花鳥画を中心とする日本画家として経歴をスタートする。
明治38年、活動の場を版画に求める。同年から明治45年まで、松木平吉(大黒屋)および秋元武右衛門(滑稽堂)の元から、花鳥画を中心とする木版画を刊行する。
本展の第1章は、この時期の作品に当てられる。
国内向けというよりは、海外からの観光客向けに制作された木版画。
古邨は、絹本に肉筆で画稿を描く。それを湿板写真で撮影したものを版下にしたとされる。画稿は1枚の絵としてそのまま鑑賞できるもので、完成した木版画と比べても印象がほとんど変わらない。古邨の日本画の淡い色彩をそのまま再現する、彫師・摺師の高い技術力によるものである。
明治45年、版画衰退の時勢、高い技術を継承し良質な版画を作り続けることで生き残りをかけてきた松木平吉および秋元武右衛門も、版画事業が滞るようになる。古邨は画号を祥邨に改め、肉筆画制作に専念するようになったとされる。
昭和元年、再び版画制作に取り組む。新版画である。渡邊庄三郎(渡邊版画店)から花鳥画を中心とする新版画を刊行する。同時期には豊邨落款にて酒井好古堂・川口商会(共同)からも版画を刊行している。
本展の第2章はこの時期に充てられる。
木版画にしか表現できない味わいを追求した新版画。古邨は、以前と異なって絹本ではなく紙本で下絵を制作している。
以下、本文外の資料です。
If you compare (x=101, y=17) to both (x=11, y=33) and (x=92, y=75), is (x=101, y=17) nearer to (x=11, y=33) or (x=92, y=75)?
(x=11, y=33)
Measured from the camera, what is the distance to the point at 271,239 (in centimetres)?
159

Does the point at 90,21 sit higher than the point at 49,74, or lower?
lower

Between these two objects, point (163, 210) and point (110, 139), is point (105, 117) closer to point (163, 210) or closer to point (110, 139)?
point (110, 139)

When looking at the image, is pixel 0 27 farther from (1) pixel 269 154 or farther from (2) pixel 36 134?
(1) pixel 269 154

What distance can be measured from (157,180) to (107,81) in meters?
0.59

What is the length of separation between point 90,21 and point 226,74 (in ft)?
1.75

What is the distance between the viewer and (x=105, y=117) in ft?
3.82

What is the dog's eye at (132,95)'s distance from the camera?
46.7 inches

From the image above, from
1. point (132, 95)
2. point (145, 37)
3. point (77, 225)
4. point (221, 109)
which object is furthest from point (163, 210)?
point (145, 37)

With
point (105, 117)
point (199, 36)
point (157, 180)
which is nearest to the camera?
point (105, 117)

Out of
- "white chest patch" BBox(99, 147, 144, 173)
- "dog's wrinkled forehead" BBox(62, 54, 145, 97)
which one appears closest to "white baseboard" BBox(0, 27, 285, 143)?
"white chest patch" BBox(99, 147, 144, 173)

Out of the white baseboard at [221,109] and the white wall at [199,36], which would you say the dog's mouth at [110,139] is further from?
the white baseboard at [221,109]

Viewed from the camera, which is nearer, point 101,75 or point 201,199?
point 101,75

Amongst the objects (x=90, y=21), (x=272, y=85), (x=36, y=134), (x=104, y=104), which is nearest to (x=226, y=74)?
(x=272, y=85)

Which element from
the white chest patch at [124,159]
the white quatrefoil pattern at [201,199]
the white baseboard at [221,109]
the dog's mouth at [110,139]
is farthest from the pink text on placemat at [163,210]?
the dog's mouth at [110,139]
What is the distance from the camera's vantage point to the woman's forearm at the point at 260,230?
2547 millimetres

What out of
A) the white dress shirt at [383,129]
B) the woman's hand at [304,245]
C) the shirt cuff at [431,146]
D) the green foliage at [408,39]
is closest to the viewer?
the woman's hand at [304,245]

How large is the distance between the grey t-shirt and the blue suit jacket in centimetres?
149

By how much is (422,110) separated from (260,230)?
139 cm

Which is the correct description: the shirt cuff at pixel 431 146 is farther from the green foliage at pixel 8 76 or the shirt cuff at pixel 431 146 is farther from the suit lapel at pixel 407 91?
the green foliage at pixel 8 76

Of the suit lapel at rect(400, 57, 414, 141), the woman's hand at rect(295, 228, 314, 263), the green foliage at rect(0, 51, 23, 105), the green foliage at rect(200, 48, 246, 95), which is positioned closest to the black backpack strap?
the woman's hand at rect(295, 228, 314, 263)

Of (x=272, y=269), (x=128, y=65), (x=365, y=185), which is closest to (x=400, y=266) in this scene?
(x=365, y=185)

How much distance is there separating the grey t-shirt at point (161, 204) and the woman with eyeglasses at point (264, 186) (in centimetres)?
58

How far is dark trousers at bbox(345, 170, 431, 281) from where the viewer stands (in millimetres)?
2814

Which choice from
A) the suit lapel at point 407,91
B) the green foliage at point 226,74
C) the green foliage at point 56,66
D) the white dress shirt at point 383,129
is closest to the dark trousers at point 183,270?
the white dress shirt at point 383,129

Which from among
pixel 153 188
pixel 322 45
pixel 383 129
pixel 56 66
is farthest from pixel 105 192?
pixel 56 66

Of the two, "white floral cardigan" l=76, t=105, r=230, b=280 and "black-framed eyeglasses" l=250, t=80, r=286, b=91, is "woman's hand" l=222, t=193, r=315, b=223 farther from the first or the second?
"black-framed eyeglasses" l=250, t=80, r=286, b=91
下絵/試刷と完成作を比べると、構図は変わらないとしても、反転していたり、色彩を大胆に変えたり、ぼかしなど摺りの具合を変えたりしていて、全く異なる印象を受けるものが多い。変更は渡邊庄三郎の判断によるものという。華やかな色彩だが、決して派手すぎることなく、どこかすっきりとして、モダンな趣きを感じさせる古邨の新版画。当時、海外のさまざまな国で新版画の展覧会が開催されていて、古邨の作品も広く好評を得たという。
海外では評価されていながらも、日本では知られざる存在であった古邨。昨年の茅ヶ崎市美術館での回顧展以降注目されるようになってきている。
本展の展示点数は、前期(〜2/24)と後期(3/1〜)を合計して約150点。前期と後期で全点展示替えとなる。第1章の作品数が多く、第2章の作品数は少なめ。下絵や試刷も少しながら展示されていて、完成作との比較ができる。
と、会場内解説をもとに古邨について記載させていただいた。
「かつて有名であったにもかかわらず、忘れ去られてしまった絵師」の画業を紹介する初めての(または、何十年ぶり、など久々感・再評価感を強調する)回顧展は、私の好みからは外れていてあまり楽しめないことがこれまでしばしばあったのでそれほど期待していなかったが、この「海外では評価されていながらも、日本では知られざる存在であった絵師」の回顧展は、そのとおりの結果となる。
ただ、当時の彫師・摺師の高度な技術力には感心する。